The Myth of the Sharing Economy and Its Implications for Regulating Innovation

Kelly School of Business Research Paper:

A deflated air mattress rests in the corner of Airbnb’s world headquarters. It symbolizes how Airbnb allows regular, local people to earn extra income by renting out space in their homes. Yet, this symbolism fails to represent what the company has become—a unicorn receiving most of its revenue from professionals with full-time listings. That poorly folded wad of plastic exemplifies the Myth of the Sharing Economy, which has been consistently used to subvert regulation.

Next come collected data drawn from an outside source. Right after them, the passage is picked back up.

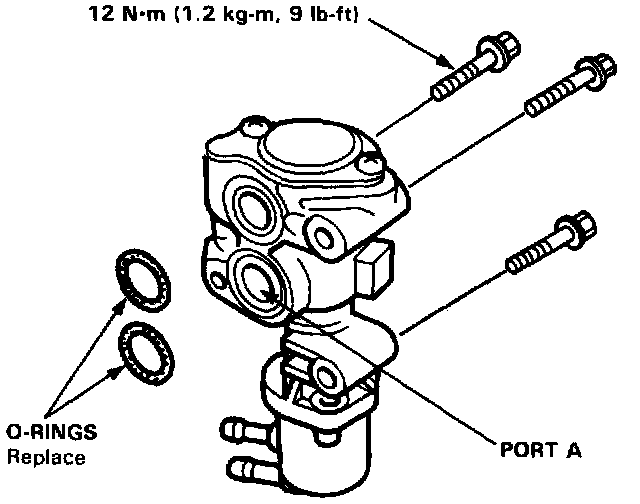 12 N·m (1.2 kg-m, 9 lb-ft)

O-RINGS
Replace

PORT A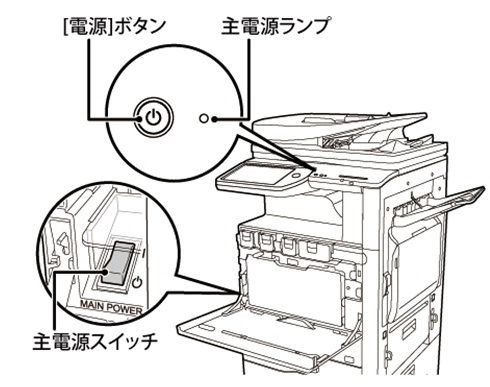 [電源]ボタン

主電源ランプ

MAIN POWER

主電源スイッチ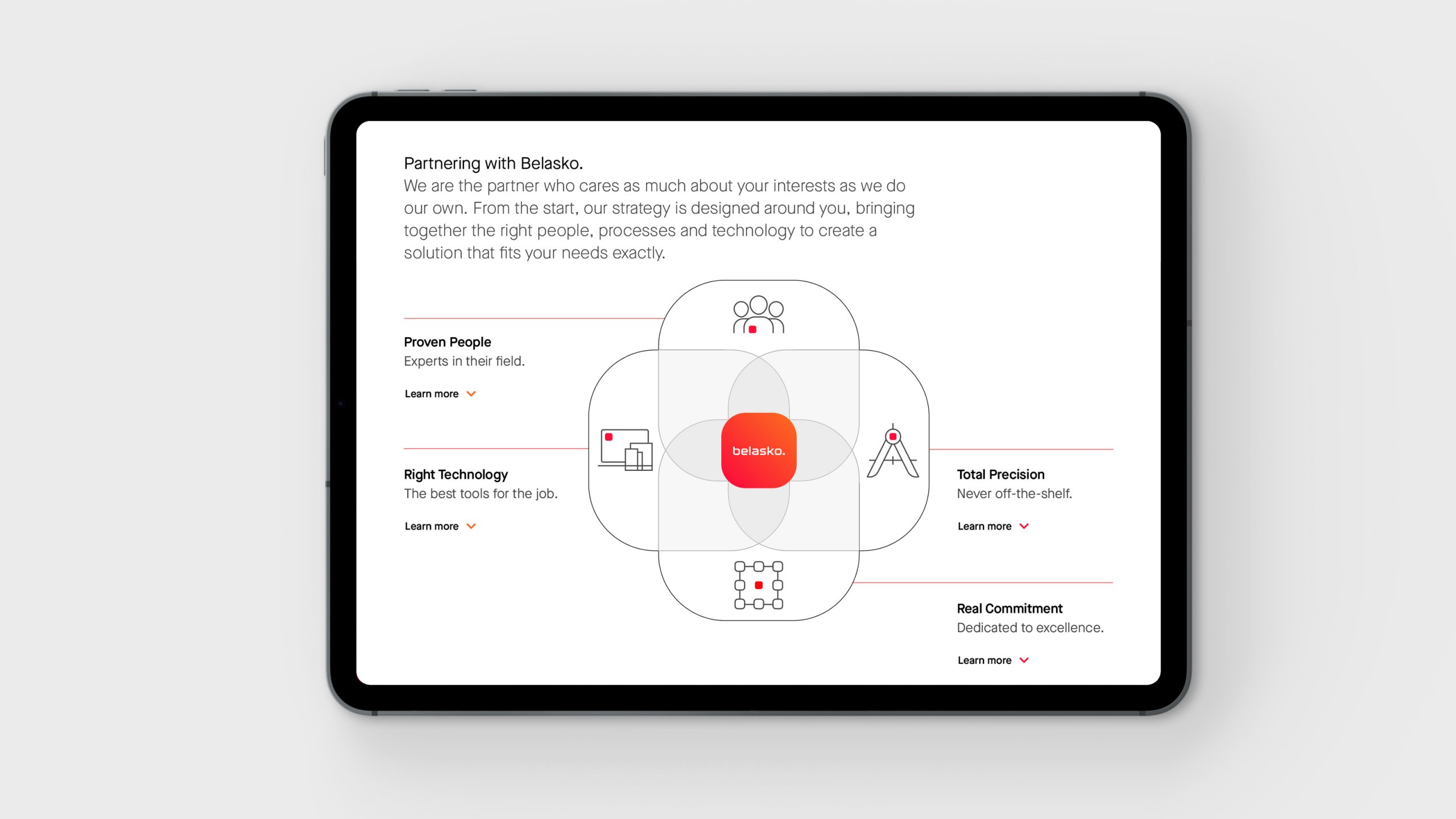 Partnering with Belasko.
We are the partner who cares as much about your interests as we do our own. From the start, our strategy is designed around you, bringing together the right people, processes and technology to create a solution that fits your needs exactly.

Proven People
Experts in their field.
Learn more

Right Technology
The best tools for the job.
Learn more

belasko.

Total Precision
Never off-the-shelf.
Learn more

Real Commitment
Dedicated to excellence.
Learn more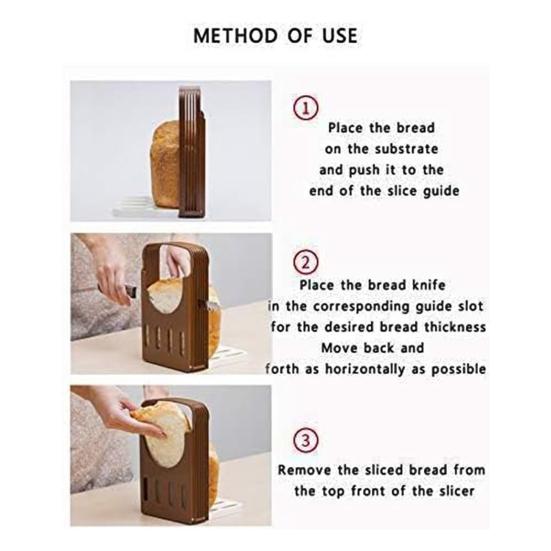 METHOD OF USE

①
Place the bread on the substrate and push it to the end of the slice guide

②
Place the bread knife in the corresponding guide slot for the desired bread thickness Move back and forth as horizontally as possible

③
Remove the sliced bread from the top front of the slicer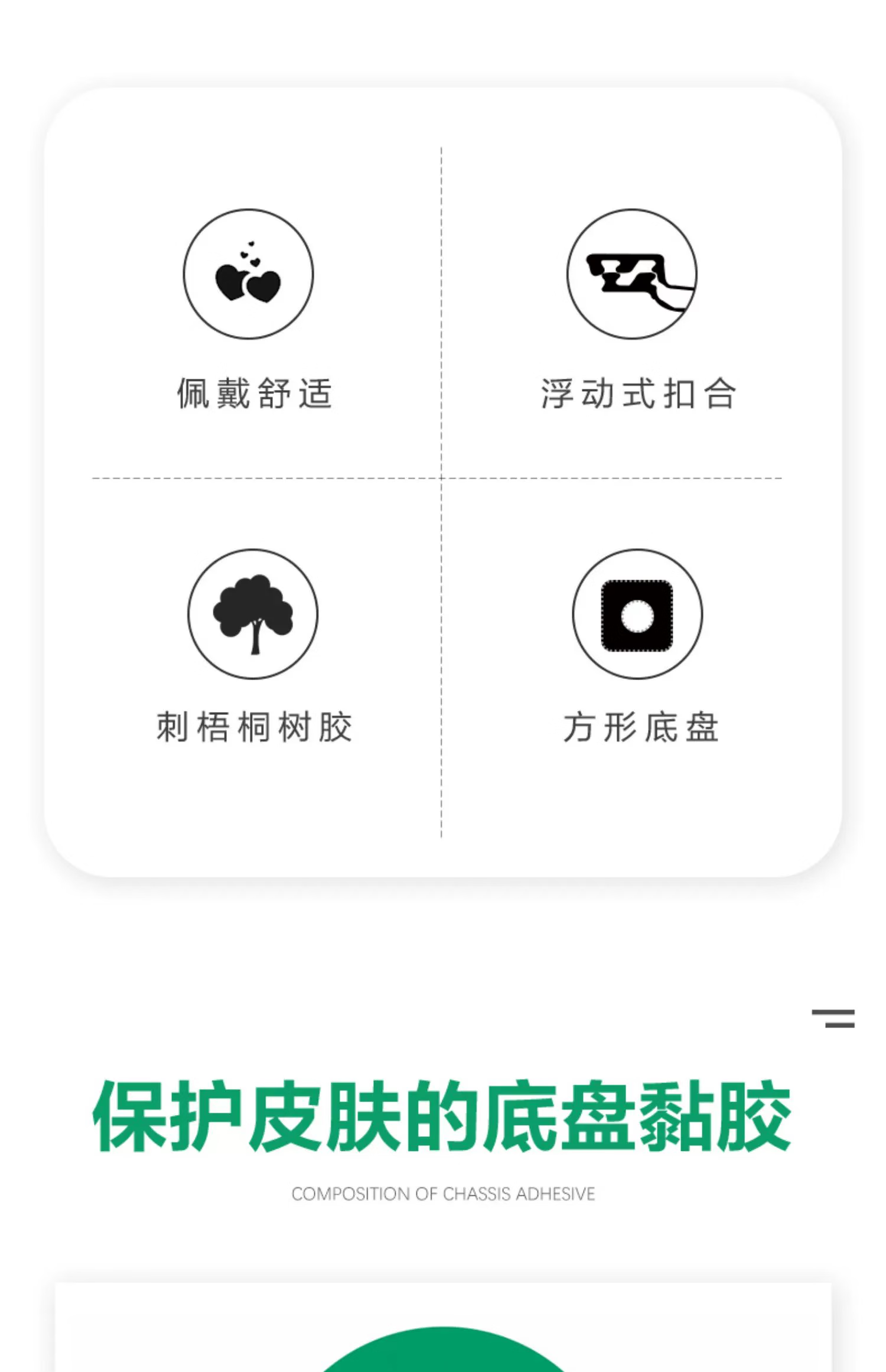 佩戴舒适

浮动式扣合

刺梧桐树胶

方形底盘

保护皮肤的底盘黏胶

COMPOSITION OF CHASSIS ADHESIVE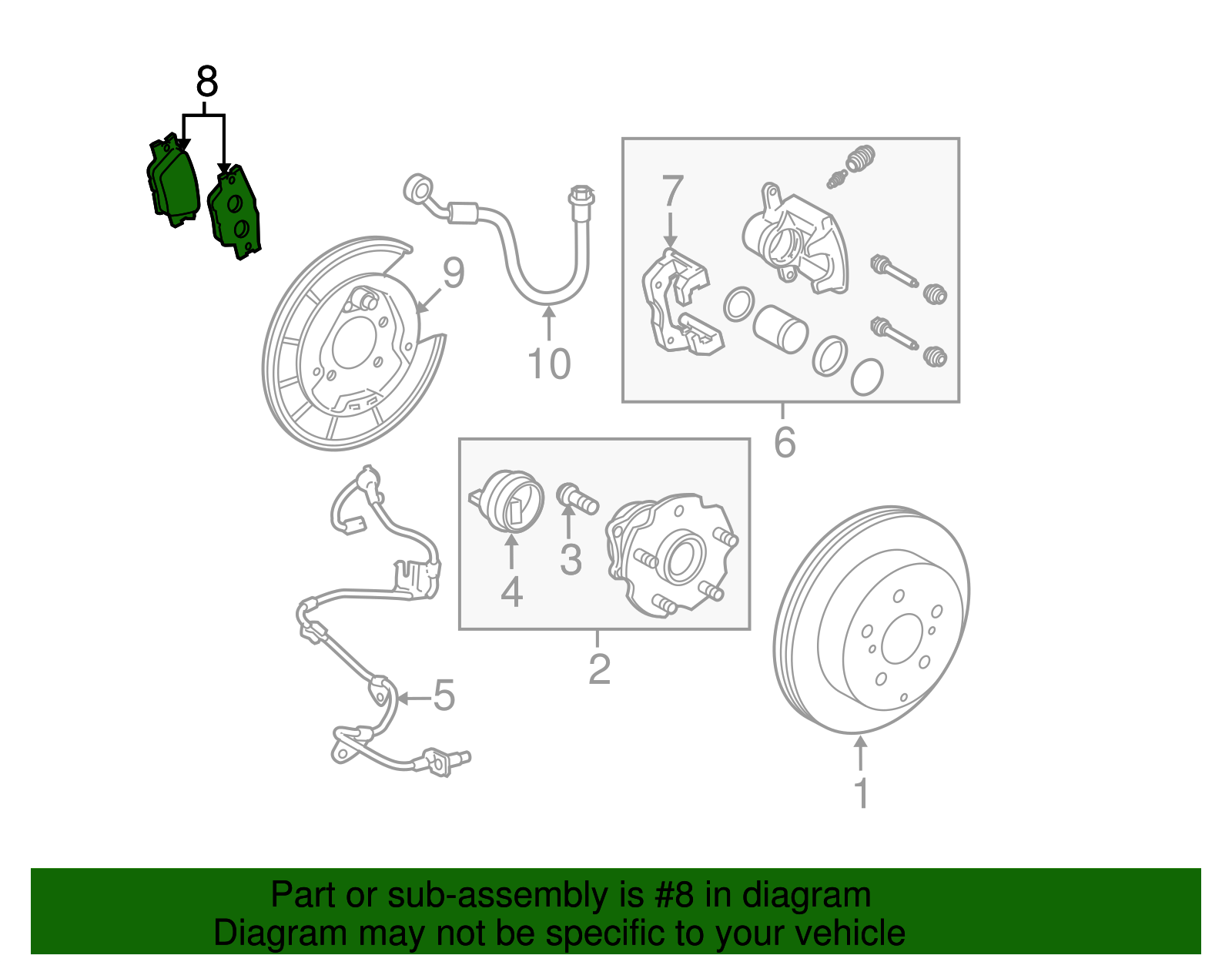 8
9
10
7
6
4
3
2
5
1

Part or sub-assembly is #8 in diagram
Diagram may not be specific to your vehicle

The Myth convinces people that the sharing economy is comprised of self-regulating platforms, which allow microentrepreneurs to utilize their excess capacity in an altruistic manner. However, the sharing economy is actually comprised of companies driven as much by market forces and failures as any taxicab company or hotel chain. The Myth possesses a simple and seductive appeal. It uses the familiar idea of sharing to make the claim that platforms are unique and should be subject to new and different regulation or no regulation at all. This Myth not only harms platform users, the environment, and the culture and diversity of communities, it has helped sharing economy platforms become powerful influencers in Silicon Valley, state legislatures, and beyond.

While much has been written the benefits of the sharing economy and how to regulate it, this Article is the first to critique the sharing economy by exploring the intersection between narrative and regulation. It also distills lessons for regulating future innovations and demonstrates the importance of questioning rhetoric and reality in order to achieve public policy goals.

One for the regulators to read, I hope.